All of the measures I have discussed are part of a robust counterterrorism program we built from the ground up in 2002, when we realized that it in addition to our focus on crime-fighting, the Police Department needed to build the intelligence collection, analysis, and infrastructure protection capabilities to defend New York City from another terrorist attack.

We established the nation's first municipal counterterrorism bureau, and we restructured our Intelligence Division. We recruited the best that the federal government had to offer to head those two operations. We created a new civilian intelligence program to support our field commanders with timely information and analysis. We tapped the incredible linguistic diversity of the police department. We assigned native speakers of languages such as Arabic, Urdu, and Pashto to counterterrorism duties. We strengthened our patrols of key infrastructure in the city, including bridges, tunnels, and a host of landmarks and other sensitive locations. We forged collaborative relationships with the private sector, with law enforcement organizations up and down the east coast, and with federal agencies, especially the FBI and the Department of Homeland Security.

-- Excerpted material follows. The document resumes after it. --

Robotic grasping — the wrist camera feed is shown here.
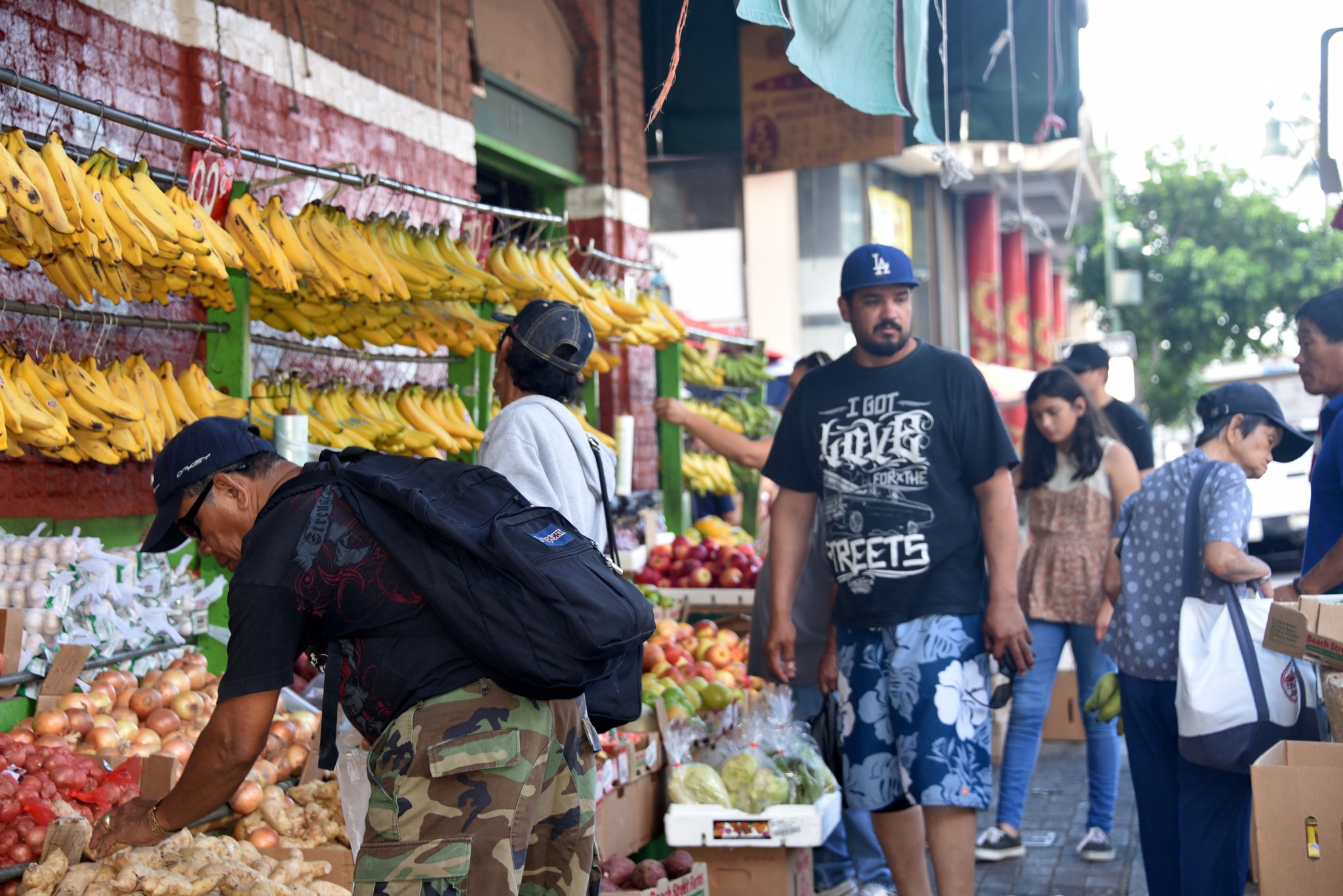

In the last seven years, working with the FBI through the Joint Terrorist Task Force, we've stopped multiple plots against New York City. I know that this productive collaboration will continue to thrive. I also want to express my appreciation for the progress that's been made in processing the Police Department's “Foreign Intelligence Surveillance Act” requests at a pace that is in keeping with that of events around the world. This has made an important difference.

The Police Department's strongest and most innovative regional partnership is the one supported by the Department of Homeland Security, our Securing the Cities program. This is an unprecedented initiative to protect New York with advanced radiation detection devices installed at all points of access to the five boroughs, including roads, bridges, tunnels, and waterways. We now train and share information with dozens of neighboring jurisdictions.

Of course, this is the last line of defense we have. Our preference is to stop an attack in the earliest planning stages. But, in an evolving threat environment, we must proceed on many levels simultaneously. The international threat of terrorism is not going away. Terrorists are thinking creatively about new tactics. So must we. And while we have to learn from Mumbai and prepare to defend ourselves against a similar attack, we cannot focus too narrowly on any one preventive method. We need to go back to basics, strengthen our defense on every front, stay sharp, well-trained, well-equipped, and constantly vigilant. And we must continue to work together at every level of government to defeat those would harm us.

I want to thank the committee members for your crucial support in making this possible, and for this opportunity to share lessons learned.